Die Revision wird zurückgewiesen.

Die klagende Partei ist schuldig, der beklagten Partei die mit 978,84 EUR (darin enthalten 163,14 EUR an USt) bestimmten Kosten der Revisionsbeantwortung binnen 14 Tagen zu ersetzen.

Text

Begründung:

In Abänderung seines Ausspruchs erklärte das Berufungsgericht die ordentliche Revision für zulässig, weil der Revisionswerber grundsätzlich zutreffend aufzeige, dass die Beklagte keine Prozessbehauptung aufgestellt habe, der Kläger habe sich vorsätzlich selbst verletzt; es fehle Rechtsprechung zur Frage, ob Zweifel am Unfallgeschehen oder Zweifel am konkreten Ablauf eines bestimmten Vorfalls bereits ausreichten, um die von der Rechtsprechung im Sinn des § 181 VersVG geforderten Zweifel an der Unfreiwilligkeit des Unfalls zu begründen. Das Berufungsgericht habe an das Erfordernis, dass der Versicherte das Unfallgeschehen zu beweisen habe, „möglicherweise einen zu strengen Maßstab angelegt“, sodass die Zulassung der Revision geboten erscheine.

Rechtliche Beurteilung

Entgegen dem den Obersten Gerichtshof nicht bindenden Ausspruch des Berufungsgerichts ist die Revision mangels der Voraussetzungen des § 502 Abs 1 ZPO nicht zulässig. Die Entscheidung kann sich auf die Ausführung der Zurückweisungsgründe beschränken (§ 510 Abs 3 ZPO).

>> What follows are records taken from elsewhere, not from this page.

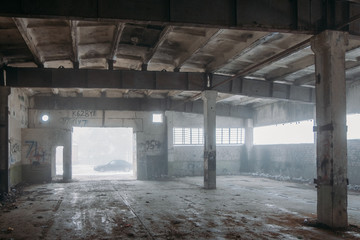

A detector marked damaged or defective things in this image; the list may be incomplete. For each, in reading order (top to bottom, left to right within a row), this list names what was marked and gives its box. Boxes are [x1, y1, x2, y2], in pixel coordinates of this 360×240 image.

broken wall section [8, 88, 28, 186]
broken wall section [166, 111, 245, 177]
cracked concrete floor [0, 175, 360, 239]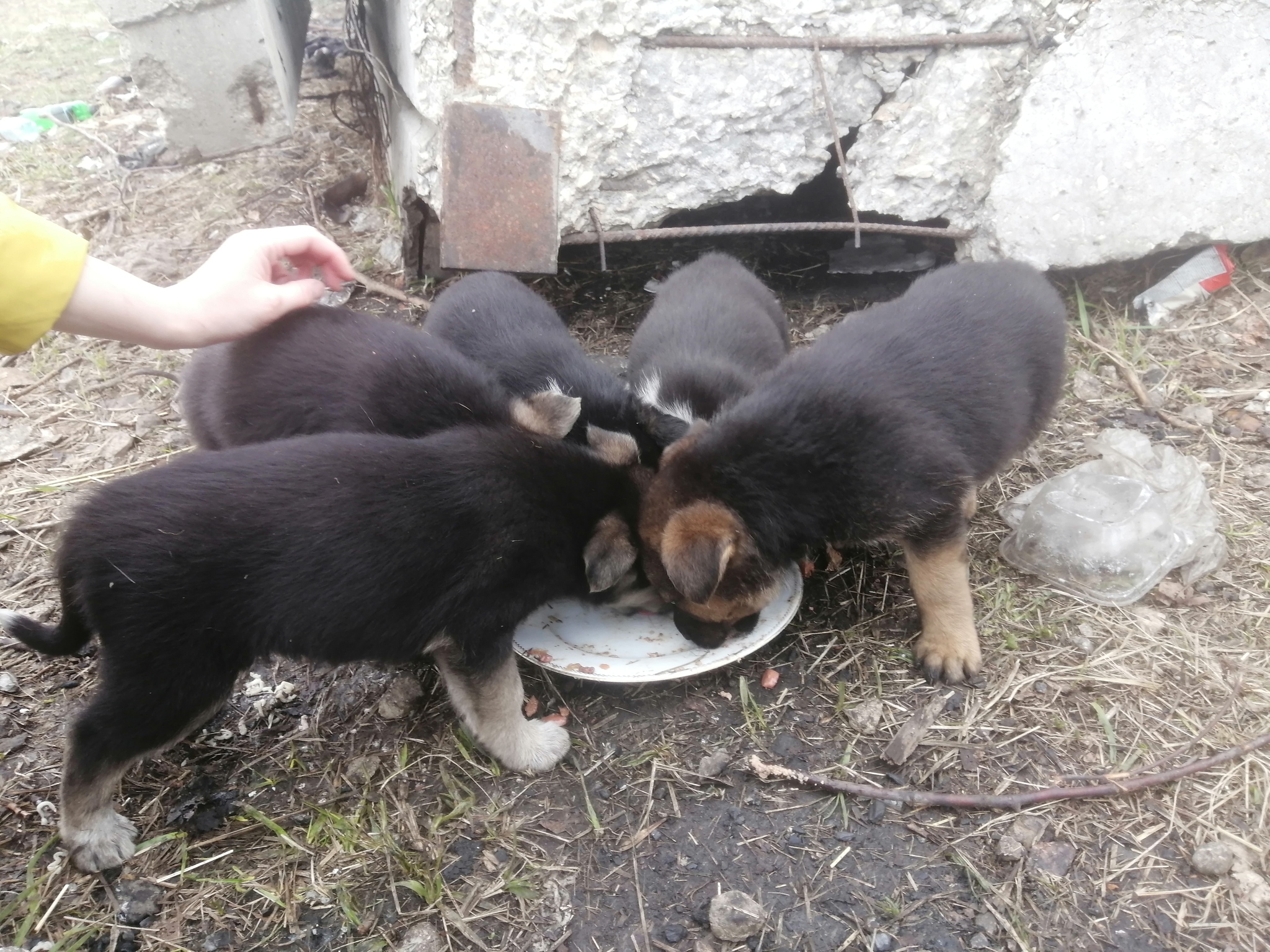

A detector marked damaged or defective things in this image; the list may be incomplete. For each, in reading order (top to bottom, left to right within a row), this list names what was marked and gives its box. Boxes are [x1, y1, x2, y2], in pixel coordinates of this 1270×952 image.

rusty rebar [645, 30, 1031, 50]
rusty metal plate [439, 102, 559, 274]
rusty rebar [561, 221, 965, 246]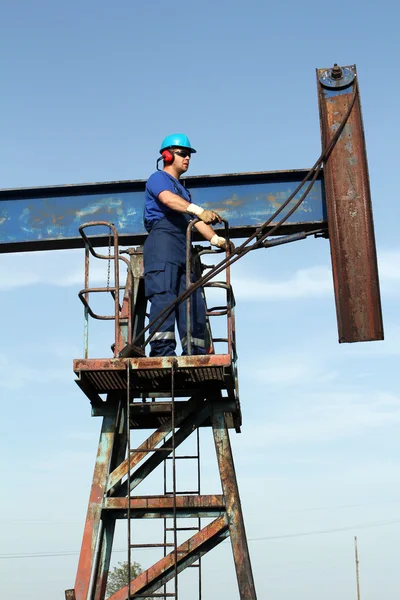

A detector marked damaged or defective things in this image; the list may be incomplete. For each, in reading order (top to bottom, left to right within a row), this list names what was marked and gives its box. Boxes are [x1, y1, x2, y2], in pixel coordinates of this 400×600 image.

rusty metal beam [318, 65, 382, 342]
rusty metal beam [212, 406, 256, 596]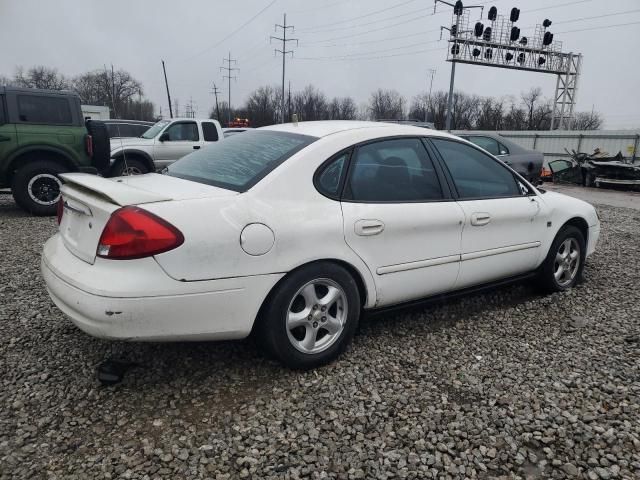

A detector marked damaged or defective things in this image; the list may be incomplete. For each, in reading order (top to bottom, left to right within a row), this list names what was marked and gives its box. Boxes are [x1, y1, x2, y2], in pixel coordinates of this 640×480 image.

damaged vehicle [552, 148, 640, 189]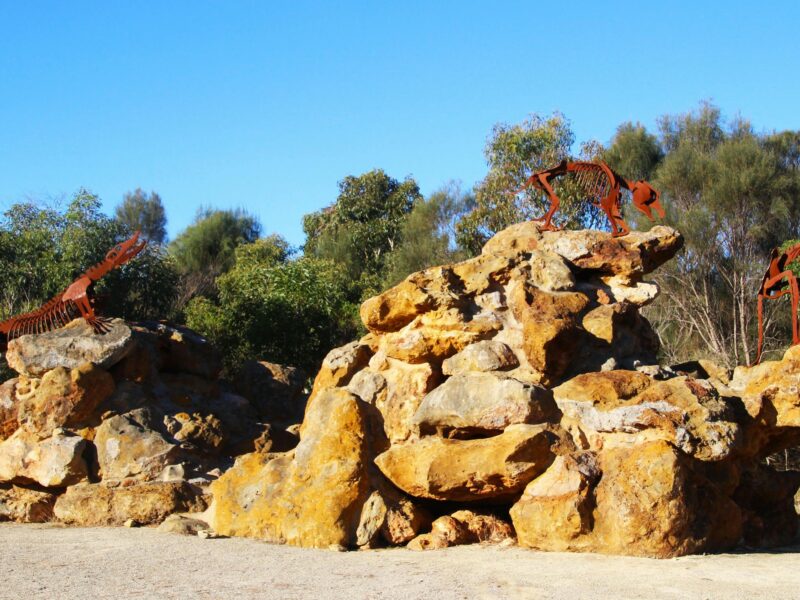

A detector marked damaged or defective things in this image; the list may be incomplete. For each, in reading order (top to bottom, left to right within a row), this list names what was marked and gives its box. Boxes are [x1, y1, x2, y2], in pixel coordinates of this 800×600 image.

oxidized steel art [516, 159, 664, 237]
rusty metal sculpture [520, 159, 664, 237]
rusty metal sculpture [0, 232, 145, 350]
oxidized steel art [0, 232, 145, 350]
rusty metal sculpture [752, 241, 800, 364]
oxidized steel art [756, 241, 800, 364]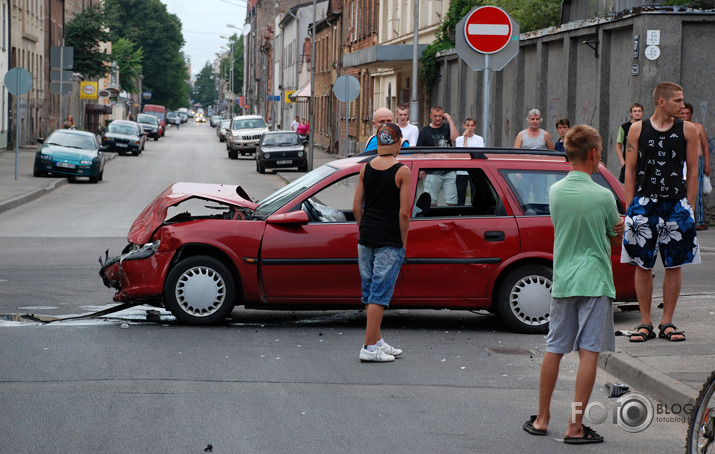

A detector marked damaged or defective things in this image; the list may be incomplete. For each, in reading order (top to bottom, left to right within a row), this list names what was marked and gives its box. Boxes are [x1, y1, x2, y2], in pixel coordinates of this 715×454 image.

crumpled hood [129, 181, 258, 245]
crashed red car [96, 150, 636, 334]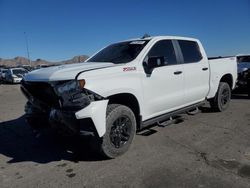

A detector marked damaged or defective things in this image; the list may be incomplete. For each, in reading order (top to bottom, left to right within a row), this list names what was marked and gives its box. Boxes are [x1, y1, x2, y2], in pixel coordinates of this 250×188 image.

damaged front bumper [20, 80, 108, 137]
cracked bumper cover [75, 100, 108, 137]
crumpled front fender [75, 100, 108, 137]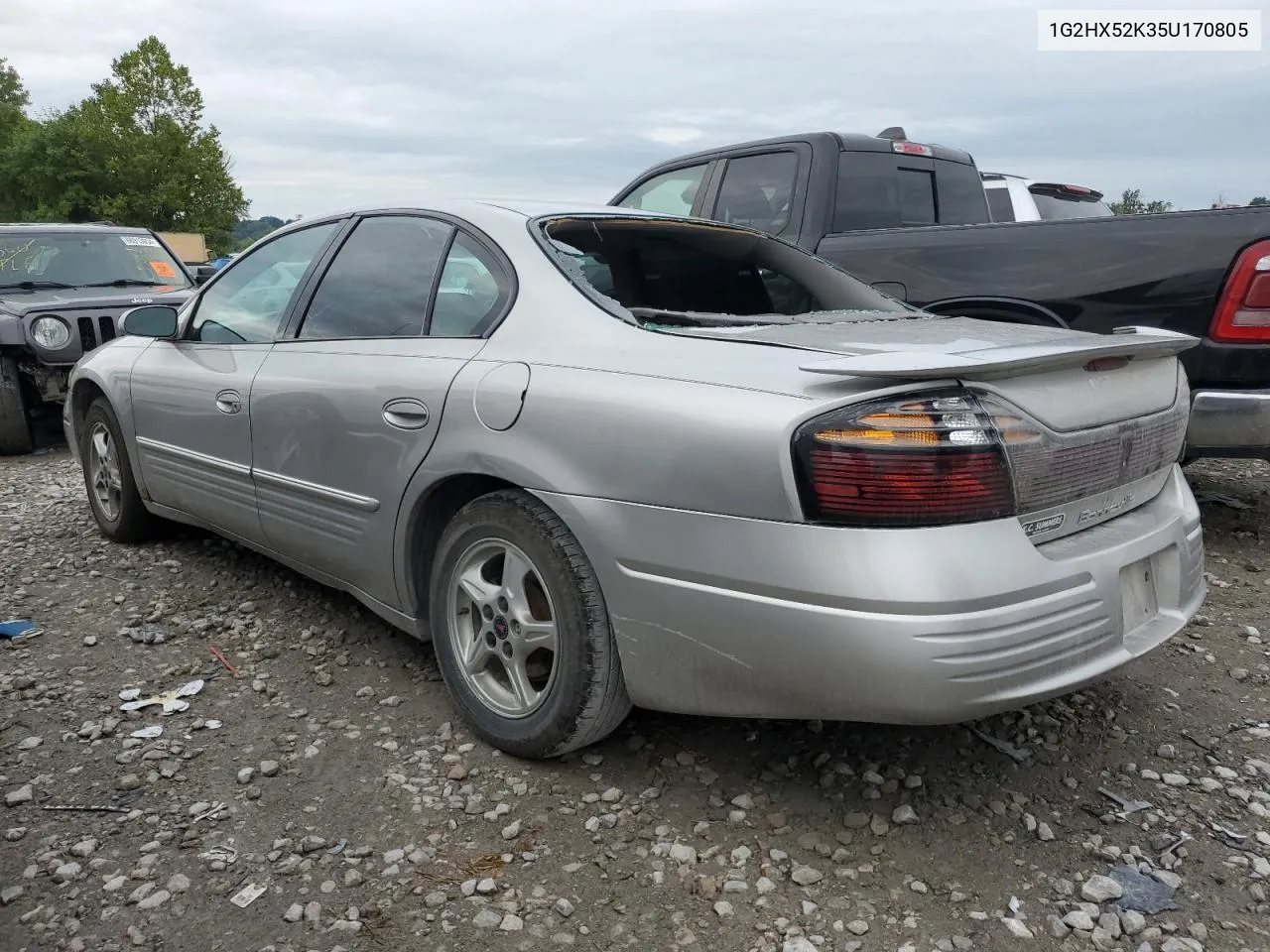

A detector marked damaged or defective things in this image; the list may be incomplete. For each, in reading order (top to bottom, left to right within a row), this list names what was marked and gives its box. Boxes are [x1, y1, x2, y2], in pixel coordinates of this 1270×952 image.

broken rear window [533, 218, 914, 329]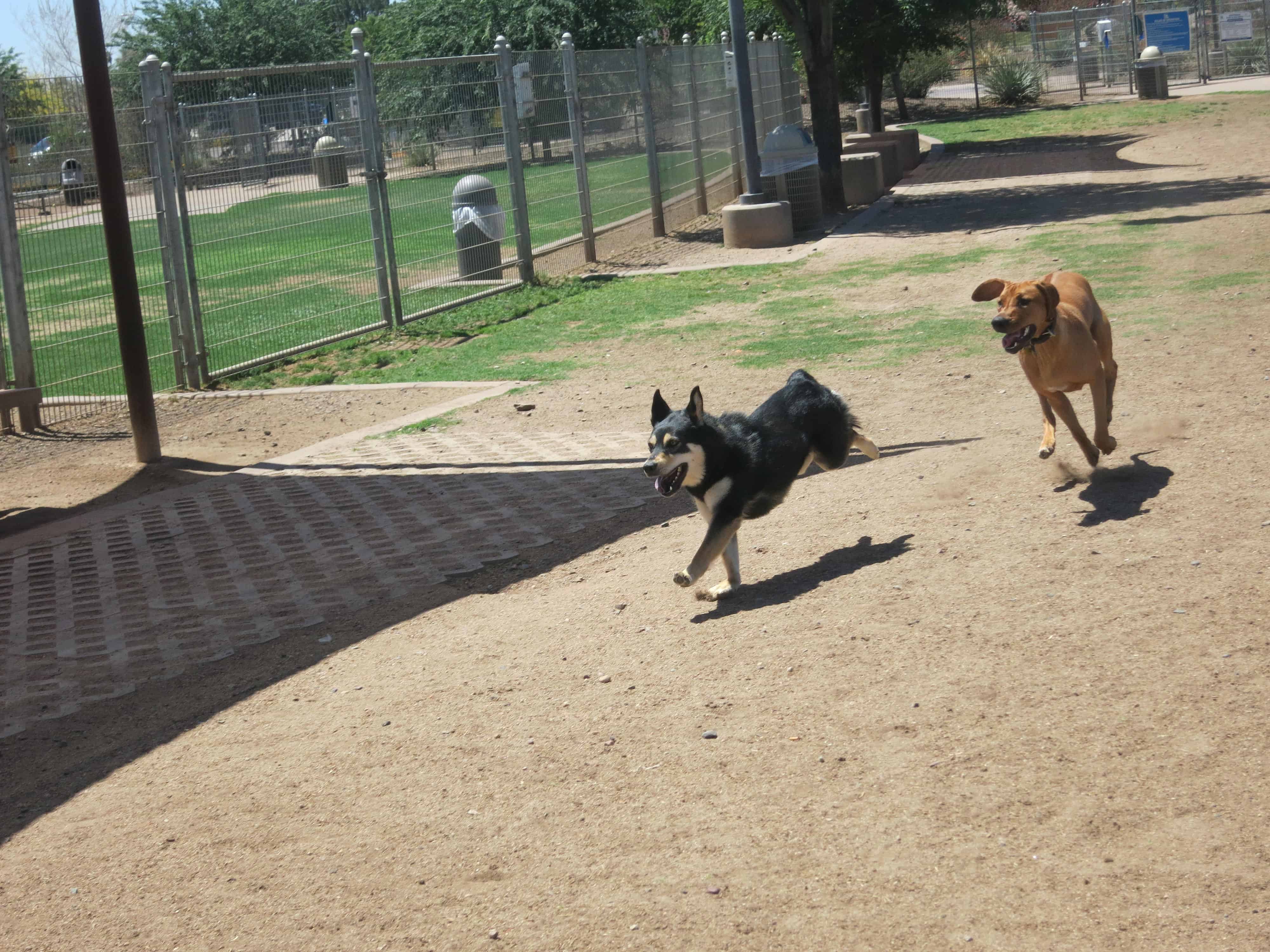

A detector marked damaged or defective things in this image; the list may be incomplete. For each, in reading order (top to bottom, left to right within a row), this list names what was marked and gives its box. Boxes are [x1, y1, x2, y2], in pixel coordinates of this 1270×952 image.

rusty metal pole [72, 0, 160, 465]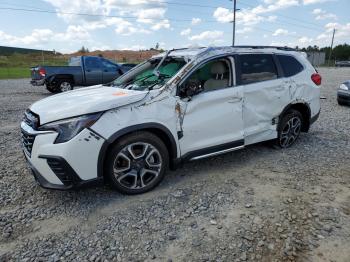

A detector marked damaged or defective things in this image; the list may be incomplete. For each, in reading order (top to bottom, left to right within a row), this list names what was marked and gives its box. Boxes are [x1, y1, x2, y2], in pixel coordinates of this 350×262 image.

shattered windshield [113, 57, 187, 91]
crumpled hood [30, 84, 149, 124]
severe collision damage [19, 46, 320, 193]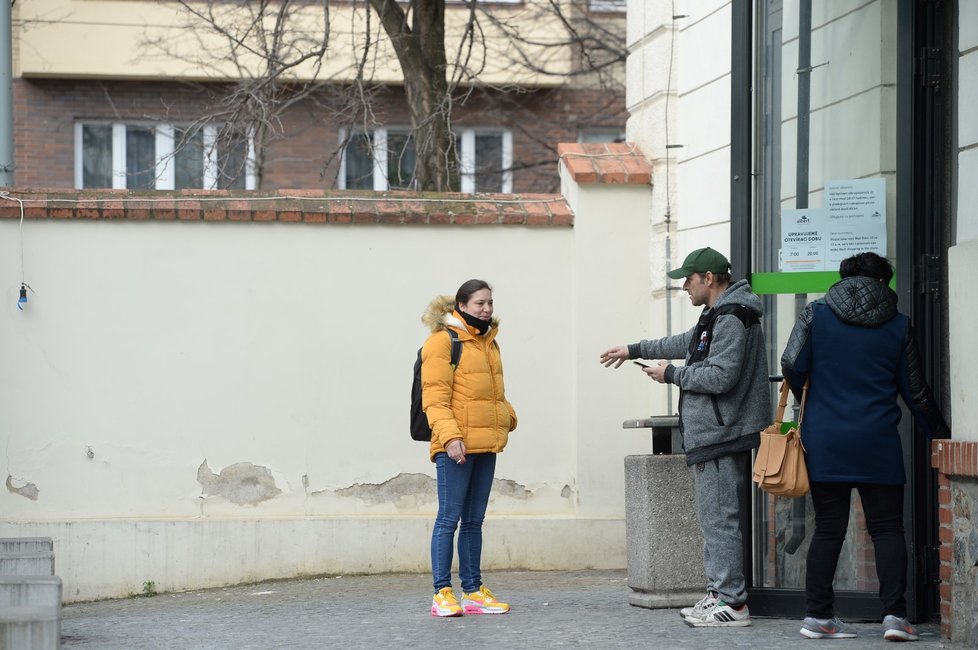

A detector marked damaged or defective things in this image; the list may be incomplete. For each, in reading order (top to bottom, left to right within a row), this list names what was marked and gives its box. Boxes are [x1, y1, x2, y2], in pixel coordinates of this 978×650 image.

peeling paint [6, 474, 39, 498]
peeling paint [194, 458, 278, 504]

Die Deckungspflicht des beklagten Versicherers setzt das Vorliegen eines Unfalls voraus. Unfall ist nach den dem Versicherungsvertrag der Streitteile unstrittig zu Grunde liegenden Versicherungsbedingungen ein vom Willen des Versicherten unabhängiges Ereignis, das plötzlich von außen mechanisch oder chemisch auf seinen Körper einwirkt und eine körperliche Schädigung oder den Tod nach sich zieht. Die zur Frage der Beweispflicht für das Vorliegen eines bedingungsgemäßen, deckungspflichtigen Unfalls vom Berufungsgericht angestellten Erwägungen folgen der ständigen oberstgerichtlichen Judikatur, dass der Versicherungsnehmer für das Vorliegen eines unfreiwilligen Unfalls beweispflichtig ist (RIS Justiz RS0080927). Nach ständiger Rechtsprechung reicht es allerdings in der Regel zum Nachweis des Versicherungsfalls schon aus, wenn der Versicherungsnehmer Umstände dartut, die die Möglichkeit eines Unfalls naheliegend erscheinen lassen. Sache des Versicherers ist es, Umstände zu behaupten und zu beweisen, die dafür sprechen, dass kein deckungspflichtiger Unfall vorliegt, etwa weil das die körperliche Schädigung herbeiführende Ereignis nicht unabhängig vom Willen des Versicherten gewesen ist. Ist dem Versicherer dies gelungen, so muss der Versicherungsnehmer beweisen, dass er dessen ungeachtet unfreiwillig einen Unfall erlitten hat (RIS Justiz RS0080921). Die Rechtsansicht des Berufungsgerichts, in Anbetracht der von der Beklagten aufgezeigten Widersprüche in den Unfallschilderungen des Klägers und der übrigen festgestellten Umstände sei vom Kläger der strenge Beweis des Eintritts des Versicherungsfalls zu verlangen gewesen, steht mit diesen Grundsätzen im Einklang. Es konnte nämlich nicht festgestellt werden, wann, wo und wie der Kläger sich die Daumenverletzung zugezogen hat, insbesondere nicht, ob sie wie in der Klage vorgebracht wurde beim Schließen des Gehtores entstanden ist.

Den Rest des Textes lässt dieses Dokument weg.